If a ship makes multiple cruises, what is a "trajectory"?

43 views

Skip to first unread message

bobsimons2.00

unread,

Jun 2, 2023, 3:16:34 PM6/2/23

to ERDDAP

A user asked: if a ship makes multiple cruises, what is one "trajectory" (as defined by CF and by ERDDAP's cdm_trajectory_variables)?

It could be

a) the ship's trajectory (with many cruises as subsections)

b) or it could be just one of the cruises.

In either case, shouldn't a .nc file with this data have one dimension for the ship, one dimension for cruise, and one dimension for observation?

My answer is:

The CF group made these definitions in a chapter called Discrete Sampling Geometries. "Geometry" is the key word. These definitions are closer to math than oceanography. The geometry types they defined (what CF and ERDDAP call a "featureType" and which ERDDAP also calls a "cdm_data_type", which is the older, broader name for this concept) are Point (observations from an unrelated collection of points), TimeSeries (all observations at one location), Trajectory, Profile, TimeSeriesProfile, and TrajectoryProfile.

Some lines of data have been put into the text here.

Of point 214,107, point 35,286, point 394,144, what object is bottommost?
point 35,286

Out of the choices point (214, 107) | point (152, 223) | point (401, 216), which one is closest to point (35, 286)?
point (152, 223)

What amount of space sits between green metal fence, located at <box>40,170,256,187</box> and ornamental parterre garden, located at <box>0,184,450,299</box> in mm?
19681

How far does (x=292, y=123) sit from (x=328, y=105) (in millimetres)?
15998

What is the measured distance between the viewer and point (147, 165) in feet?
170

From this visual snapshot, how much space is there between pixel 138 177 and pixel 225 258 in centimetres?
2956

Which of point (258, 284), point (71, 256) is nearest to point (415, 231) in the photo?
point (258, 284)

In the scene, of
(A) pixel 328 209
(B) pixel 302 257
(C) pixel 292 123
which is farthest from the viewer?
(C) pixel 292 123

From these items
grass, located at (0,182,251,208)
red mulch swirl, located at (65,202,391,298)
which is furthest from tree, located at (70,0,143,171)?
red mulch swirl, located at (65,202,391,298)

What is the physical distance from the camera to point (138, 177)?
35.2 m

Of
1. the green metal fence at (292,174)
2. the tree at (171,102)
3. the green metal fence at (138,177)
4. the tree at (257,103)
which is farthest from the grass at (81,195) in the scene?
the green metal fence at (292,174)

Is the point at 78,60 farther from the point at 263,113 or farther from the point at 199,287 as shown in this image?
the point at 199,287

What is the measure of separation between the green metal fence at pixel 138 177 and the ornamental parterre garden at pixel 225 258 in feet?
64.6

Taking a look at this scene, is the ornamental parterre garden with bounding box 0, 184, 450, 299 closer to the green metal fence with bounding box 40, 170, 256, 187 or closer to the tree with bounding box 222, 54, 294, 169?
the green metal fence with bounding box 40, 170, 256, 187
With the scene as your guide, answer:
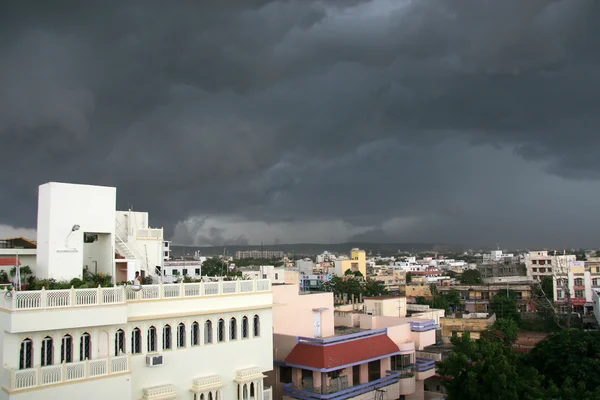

See

https://cfconventions.org/Data/cf-conventions/cf-conventions-1.10/cf-conventions.html#discrete-sampling-geometries

ERDDAP just tries to support CF's ideas.

So, a featureType/cdm_data_type, e.g., trajectory, is defined by its geometry. And the CF definition is that a file (or an ERDDAP dataset) of a given type can include a collection of that type (e.g., a collection of trajectories). CF defines several file representations for each featureType. For the CF multidimensional file representation of Trajectory, CF only supports files with 2 dimensions (trajectory and observation) for that collection.

I understand your reasoning for wanting separate levels or dimensions in ERDDAP for ship and cruise. CF doesn't support that idea. "Trajectory" is a 2-level concept.

Note that ERDDAP doesn't care if you give it files with 3 dimensions (ship, cruise, observation), 2 dimensions (ship+cruise, observation). or a flat file with 1 dimension (with columns for ship, cruise, and each of the observation variables).

What really matters to ERDDAP is cdm_trajectory_variables, because that tells ERDDAP what you consider to be a "trajectory".

My understanding of CF's definitions is that you can set it up either way and still be CF compliant:

a) A trajectory includes all the cruises of a given ship. Then, cdm_trajectory_variables (and presumably subsetVariables) includes only the variables that are unchanging for a given ship. And cruise_id would instead be one of the observation variables. A cruise is then essentially a subset of a trajectory.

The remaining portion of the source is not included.